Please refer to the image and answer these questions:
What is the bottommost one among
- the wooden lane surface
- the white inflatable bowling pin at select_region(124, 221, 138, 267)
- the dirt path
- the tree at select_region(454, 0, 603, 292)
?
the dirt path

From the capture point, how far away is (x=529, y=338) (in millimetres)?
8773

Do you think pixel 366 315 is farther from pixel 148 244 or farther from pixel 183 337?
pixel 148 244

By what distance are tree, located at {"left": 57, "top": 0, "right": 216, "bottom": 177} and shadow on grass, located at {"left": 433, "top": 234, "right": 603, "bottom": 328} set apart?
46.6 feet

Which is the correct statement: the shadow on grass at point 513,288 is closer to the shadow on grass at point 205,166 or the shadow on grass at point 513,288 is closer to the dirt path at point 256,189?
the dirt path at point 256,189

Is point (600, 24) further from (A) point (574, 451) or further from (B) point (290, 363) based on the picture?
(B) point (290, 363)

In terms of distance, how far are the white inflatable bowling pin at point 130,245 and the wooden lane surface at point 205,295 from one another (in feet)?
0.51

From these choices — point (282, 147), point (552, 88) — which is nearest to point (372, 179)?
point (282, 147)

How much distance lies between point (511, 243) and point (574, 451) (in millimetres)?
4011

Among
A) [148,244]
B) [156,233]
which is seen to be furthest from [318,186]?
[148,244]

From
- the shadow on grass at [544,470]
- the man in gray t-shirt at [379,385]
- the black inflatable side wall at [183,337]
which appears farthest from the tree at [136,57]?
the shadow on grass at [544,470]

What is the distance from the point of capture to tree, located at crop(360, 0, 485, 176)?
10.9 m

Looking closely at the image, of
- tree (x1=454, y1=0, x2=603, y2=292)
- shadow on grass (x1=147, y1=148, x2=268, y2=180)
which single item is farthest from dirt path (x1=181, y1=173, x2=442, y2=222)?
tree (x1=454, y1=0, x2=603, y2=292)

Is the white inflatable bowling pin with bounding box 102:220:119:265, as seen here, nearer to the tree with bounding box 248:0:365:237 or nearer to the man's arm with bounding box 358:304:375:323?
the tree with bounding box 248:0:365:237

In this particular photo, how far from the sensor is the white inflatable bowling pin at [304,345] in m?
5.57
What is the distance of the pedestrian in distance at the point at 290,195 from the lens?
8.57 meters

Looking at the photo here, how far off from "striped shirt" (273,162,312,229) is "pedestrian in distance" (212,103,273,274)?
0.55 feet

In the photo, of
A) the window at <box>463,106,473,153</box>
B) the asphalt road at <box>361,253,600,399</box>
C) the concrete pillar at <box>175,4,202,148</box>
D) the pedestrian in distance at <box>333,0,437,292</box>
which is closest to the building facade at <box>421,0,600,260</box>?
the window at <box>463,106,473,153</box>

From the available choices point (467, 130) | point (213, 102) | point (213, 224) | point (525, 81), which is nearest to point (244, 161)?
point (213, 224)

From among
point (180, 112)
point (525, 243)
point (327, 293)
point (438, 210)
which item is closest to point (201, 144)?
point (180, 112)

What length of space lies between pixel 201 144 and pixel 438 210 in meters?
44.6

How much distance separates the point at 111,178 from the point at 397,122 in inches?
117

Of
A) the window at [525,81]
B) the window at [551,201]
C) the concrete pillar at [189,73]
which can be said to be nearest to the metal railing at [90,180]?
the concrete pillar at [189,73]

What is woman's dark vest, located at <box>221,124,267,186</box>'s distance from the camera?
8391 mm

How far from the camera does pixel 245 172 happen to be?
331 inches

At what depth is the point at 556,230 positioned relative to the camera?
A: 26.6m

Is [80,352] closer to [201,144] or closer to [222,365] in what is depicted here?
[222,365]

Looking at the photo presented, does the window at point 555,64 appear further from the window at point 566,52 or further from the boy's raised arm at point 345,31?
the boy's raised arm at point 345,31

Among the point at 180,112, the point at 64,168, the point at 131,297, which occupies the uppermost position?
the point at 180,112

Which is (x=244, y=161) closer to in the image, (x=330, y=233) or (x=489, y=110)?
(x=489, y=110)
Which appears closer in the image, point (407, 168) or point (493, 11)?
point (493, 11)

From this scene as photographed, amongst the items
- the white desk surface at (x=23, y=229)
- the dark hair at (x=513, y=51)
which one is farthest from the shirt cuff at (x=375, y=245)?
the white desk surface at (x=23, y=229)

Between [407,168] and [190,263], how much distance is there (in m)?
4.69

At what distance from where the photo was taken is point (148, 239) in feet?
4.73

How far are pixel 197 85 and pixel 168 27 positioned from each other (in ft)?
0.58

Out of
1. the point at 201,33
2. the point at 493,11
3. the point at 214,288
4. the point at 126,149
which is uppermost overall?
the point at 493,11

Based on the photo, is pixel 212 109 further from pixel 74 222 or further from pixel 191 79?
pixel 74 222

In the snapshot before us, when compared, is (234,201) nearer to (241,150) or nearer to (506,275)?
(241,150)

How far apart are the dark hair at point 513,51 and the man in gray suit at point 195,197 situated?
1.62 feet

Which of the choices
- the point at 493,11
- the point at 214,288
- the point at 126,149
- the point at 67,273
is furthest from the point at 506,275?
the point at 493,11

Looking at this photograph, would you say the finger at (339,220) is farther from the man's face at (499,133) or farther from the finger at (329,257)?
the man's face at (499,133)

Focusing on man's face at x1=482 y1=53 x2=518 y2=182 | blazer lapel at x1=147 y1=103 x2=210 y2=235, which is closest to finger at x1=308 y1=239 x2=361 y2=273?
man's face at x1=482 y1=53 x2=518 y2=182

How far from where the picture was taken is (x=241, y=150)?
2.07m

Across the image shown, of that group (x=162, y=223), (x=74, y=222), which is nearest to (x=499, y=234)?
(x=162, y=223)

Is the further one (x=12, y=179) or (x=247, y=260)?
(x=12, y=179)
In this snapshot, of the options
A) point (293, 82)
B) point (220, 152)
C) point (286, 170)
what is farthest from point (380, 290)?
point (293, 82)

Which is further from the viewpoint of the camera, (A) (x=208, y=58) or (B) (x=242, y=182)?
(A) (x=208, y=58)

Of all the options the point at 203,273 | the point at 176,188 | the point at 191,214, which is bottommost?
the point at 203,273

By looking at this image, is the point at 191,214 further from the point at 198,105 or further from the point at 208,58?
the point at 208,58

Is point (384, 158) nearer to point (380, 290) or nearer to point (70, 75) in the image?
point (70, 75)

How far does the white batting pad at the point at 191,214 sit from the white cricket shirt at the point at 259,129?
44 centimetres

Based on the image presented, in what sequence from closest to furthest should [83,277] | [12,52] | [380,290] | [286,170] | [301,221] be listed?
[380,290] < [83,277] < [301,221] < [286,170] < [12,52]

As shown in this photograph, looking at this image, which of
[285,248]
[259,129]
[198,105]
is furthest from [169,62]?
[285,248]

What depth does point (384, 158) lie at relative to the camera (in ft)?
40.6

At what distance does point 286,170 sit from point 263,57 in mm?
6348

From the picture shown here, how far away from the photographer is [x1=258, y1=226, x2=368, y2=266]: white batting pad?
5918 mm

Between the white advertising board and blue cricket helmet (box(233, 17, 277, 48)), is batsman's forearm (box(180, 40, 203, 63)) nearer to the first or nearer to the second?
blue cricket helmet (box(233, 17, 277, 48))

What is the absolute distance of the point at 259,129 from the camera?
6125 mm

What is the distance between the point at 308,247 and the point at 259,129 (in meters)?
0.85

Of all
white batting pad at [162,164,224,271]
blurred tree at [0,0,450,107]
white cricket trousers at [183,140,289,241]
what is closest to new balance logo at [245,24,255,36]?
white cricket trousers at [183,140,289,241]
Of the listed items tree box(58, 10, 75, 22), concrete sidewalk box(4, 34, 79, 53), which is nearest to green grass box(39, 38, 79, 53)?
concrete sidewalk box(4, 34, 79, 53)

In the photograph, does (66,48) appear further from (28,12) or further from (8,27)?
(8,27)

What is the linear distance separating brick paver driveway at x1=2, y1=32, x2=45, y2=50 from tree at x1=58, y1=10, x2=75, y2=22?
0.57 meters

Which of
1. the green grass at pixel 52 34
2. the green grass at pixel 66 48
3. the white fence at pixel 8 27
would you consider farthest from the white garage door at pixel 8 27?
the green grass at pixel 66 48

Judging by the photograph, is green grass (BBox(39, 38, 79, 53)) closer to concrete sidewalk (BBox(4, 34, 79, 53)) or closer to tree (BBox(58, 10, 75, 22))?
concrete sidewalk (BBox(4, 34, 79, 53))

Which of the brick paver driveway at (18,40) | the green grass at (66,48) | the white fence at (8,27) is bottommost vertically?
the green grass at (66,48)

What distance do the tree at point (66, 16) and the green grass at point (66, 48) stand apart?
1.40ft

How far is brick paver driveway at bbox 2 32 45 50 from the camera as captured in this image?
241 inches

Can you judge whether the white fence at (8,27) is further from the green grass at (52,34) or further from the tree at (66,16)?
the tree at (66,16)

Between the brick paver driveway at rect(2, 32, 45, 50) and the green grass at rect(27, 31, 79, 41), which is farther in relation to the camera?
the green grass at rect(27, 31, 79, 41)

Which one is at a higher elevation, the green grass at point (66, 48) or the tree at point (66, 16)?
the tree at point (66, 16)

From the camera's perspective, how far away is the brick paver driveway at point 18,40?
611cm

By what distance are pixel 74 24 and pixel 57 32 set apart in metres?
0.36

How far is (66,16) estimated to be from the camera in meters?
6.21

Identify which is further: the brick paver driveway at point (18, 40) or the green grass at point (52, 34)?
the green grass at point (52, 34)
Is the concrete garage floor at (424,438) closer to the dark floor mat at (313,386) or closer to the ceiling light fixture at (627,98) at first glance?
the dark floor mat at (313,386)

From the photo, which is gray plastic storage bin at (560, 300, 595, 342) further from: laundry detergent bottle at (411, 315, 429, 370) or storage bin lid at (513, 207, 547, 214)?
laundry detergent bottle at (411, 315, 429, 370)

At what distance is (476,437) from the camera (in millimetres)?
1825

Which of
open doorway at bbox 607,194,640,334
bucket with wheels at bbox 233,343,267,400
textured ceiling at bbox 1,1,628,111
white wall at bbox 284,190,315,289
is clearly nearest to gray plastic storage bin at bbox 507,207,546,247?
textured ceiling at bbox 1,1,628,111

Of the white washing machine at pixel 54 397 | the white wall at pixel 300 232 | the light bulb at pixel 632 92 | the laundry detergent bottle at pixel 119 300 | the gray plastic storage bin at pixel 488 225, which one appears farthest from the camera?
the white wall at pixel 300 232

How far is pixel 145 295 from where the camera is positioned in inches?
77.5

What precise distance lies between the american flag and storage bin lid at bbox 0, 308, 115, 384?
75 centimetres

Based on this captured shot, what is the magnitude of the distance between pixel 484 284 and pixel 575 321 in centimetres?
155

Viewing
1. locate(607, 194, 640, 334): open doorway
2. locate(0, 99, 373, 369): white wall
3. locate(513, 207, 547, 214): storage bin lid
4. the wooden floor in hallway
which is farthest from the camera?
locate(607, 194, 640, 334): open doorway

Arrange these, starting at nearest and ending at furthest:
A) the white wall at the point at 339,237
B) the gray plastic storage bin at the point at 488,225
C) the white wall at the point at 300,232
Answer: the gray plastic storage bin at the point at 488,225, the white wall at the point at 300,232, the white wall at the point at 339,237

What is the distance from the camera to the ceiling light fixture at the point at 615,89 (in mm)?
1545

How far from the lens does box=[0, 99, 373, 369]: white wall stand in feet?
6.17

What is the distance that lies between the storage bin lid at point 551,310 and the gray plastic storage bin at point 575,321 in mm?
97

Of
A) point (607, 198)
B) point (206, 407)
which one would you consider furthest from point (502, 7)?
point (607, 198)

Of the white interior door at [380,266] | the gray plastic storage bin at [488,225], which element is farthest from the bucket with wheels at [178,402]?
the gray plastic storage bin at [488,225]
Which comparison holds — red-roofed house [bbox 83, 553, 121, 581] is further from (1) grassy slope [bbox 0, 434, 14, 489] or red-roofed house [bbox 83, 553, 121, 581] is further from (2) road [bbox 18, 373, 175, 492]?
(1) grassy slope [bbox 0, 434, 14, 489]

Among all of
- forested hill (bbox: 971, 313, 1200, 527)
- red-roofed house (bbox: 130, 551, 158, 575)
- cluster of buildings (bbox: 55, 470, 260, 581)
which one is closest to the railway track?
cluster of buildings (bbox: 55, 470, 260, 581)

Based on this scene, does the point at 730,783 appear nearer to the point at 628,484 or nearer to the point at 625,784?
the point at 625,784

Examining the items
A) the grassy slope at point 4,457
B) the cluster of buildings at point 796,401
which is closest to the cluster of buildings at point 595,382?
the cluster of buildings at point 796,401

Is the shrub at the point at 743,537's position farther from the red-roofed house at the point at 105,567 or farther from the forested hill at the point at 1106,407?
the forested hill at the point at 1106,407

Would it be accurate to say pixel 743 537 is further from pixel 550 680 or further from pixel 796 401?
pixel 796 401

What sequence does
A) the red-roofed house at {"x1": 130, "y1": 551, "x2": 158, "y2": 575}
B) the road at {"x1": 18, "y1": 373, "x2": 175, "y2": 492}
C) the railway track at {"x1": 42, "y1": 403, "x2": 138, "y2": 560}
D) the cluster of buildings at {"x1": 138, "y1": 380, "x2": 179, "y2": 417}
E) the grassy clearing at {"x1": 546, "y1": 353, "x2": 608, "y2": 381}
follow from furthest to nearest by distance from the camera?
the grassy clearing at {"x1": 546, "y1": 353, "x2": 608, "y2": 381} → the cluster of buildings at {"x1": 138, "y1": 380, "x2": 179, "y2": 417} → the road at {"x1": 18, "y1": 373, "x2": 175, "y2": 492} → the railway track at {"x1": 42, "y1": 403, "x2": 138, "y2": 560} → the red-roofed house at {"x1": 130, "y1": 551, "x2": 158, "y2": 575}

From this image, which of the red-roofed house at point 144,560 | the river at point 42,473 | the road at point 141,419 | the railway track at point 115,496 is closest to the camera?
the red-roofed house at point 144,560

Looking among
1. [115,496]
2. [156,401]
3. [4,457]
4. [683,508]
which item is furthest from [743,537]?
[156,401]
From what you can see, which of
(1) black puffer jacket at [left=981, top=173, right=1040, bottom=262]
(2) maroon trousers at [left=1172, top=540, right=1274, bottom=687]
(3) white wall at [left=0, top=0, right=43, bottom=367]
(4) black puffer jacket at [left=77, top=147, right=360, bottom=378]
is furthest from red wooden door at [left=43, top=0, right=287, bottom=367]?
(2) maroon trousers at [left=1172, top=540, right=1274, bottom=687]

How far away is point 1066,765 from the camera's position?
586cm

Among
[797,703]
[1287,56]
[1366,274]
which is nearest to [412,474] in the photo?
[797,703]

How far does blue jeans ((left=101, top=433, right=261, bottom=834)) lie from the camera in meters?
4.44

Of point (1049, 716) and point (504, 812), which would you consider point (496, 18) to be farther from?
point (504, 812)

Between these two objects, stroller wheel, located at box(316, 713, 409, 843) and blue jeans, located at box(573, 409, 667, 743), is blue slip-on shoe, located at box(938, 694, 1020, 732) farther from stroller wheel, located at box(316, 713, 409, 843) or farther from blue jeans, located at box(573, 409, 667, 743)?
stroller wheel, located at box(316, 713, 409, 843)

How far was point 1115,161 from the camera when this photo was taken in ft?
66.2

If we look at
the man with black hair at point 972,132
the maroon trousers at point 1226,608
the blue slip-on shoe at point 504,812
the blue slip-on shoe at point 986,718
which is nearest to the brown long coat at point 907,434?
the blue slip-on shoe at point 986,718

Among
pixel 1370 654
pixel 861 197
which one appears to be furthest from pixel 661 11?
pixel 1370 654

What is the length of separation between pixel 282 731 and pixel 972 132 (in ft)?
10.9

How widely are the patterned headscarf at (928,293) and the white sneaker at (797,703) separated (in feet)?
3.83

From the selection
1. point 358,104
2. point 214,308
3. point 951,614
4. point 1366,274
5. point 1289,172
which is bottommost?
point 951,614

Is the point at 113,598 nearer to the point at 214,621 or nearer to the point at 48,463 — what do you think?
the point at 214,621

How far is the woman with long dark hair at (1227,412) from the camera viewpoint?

> [Your objective]: Locate "If we look at" in the data above. Then repeat, exactly, its line and each line after it through the last, adding nothing.

> [Exercise result]:
If we look at
the man with black hair at point 972,132
the maroon trousers at point 1226,608
the blue slip-on shoe at point 504,812
the blue slip-on shoe at point 986,718
which is nearest to the brown long coat at point 907,434?
the blue slip-on shoe at point 986,718

Among
pixel 1370 654
pixel 861 197
which one appears to be furthest from pixel 661 11?
pixel 1370 654

What is the length of separation between pixel 282 731 and pixel 972 132 (in ft)?
10.9

How widely are the patterned headscarf at (928,293) and the white sneaker at (797,703) separated (in feet)?
3.83

From the selection
1. point 358,104
2. point 214,308
3. point 951,614
4. point 1366,274
5. point 1289,172
which is bottommost?
point 951,614

Is the point at 113,598 nearer to the point at 214,621 or nearer to the point at 48,463 — what do you think?
the point at 214,621

How far is the woman with long dark hair at (1227,412) from the camera viewpoint?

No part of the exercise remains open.